Hoy nos vamos al Sur, a Dixie, a esa tierra del algodón, y los trajes de satén rojo y verde, de La Cabaña del tío Tom, del orgullo de raza y de los atormentados clanes familiares. Esa tierra por la que Escarlata O’Hara estaba dispuesta a dar hasta la última gota de su sangre (ya se lo decía el rubicundo Ashley Wilkes: “Hay algo que amas más que a mí, Escarlata, aunque tú no lo sepas: es la tierra roja de Tara”), y cuyas bellezas alabaron compositores, escritores y directores cinematográficos.
Pues bien, de ese Sur surgen dos bebidas, dos combinados, que vienen de dulce para estas frías y lluviosas tardes invernales. La verdad es que se apuran con igual delicia en las calurosas noches estivales, pero eso es lo que tienen los buenos combinados, que siempre se les puede encontrar el momento y el lugar perfectos. Hoy nos ocupamos del más bravo (y mi preferido): el Whisky Sour.
Se trata de una bebida muy literaria, más cultureta que sofisticada. Años antes de ganar el Nobel, en 1949, el escritor sureño William Faulkner ya se había erigido en ferviente defensor de este preparado. Hablaba tanto de él y lo recomendaba con tal convicción que acabó poniéndolo de moda en el Hollywood de los cuarenta. Cuentan las crónicas que no había director, productor, actor o guionista que se resistiese a los encantos del brebaje. Otro en probarlo fue Nunnally Jonson, guionista de la adaptación cinematográfica de la obra maestra de Faulkner, Las uvas de la ira. Cuando ambos estaban trabajando en el libreto, el literato descubrió a Johnson las maravillas del Whiky Sour, con tanta persistencia que la borrachera, cuentan, les duró tres semanas.

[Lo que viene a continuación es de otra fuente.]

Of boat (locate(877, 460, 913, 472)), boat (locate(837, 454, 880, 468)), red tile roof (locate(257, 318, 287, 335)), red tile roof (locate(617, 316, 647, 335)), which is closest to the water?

Como los mejores combinados, los de verdad, los que estremecen el alma, el Whiky Sour es muy fácil de preparar en apariencia. Se sirven en la coctelera dos tercios de bourbon y uno de zumo de limón, a lo que se le añade una cucharadita de azúcar. Se bate bien durante unos quince segundos y se sirve en vaso o copa, según el buen gusto y el estilo de cada cual. Remátase la estampa con una guinda roja.
Si está bien preparado, un sólo sorbo debe transportarnos a uno de aquellos barcos de vapor que surcaban la majestuosidad del Mississippi, o transformar el sillón de Ikea del salón de casa en una mecedora dispuesta en el porche de la vieja mansión, desde el que podremos disfrutar de una melancólica puesta de sol más allá de las plantaciones de algodón.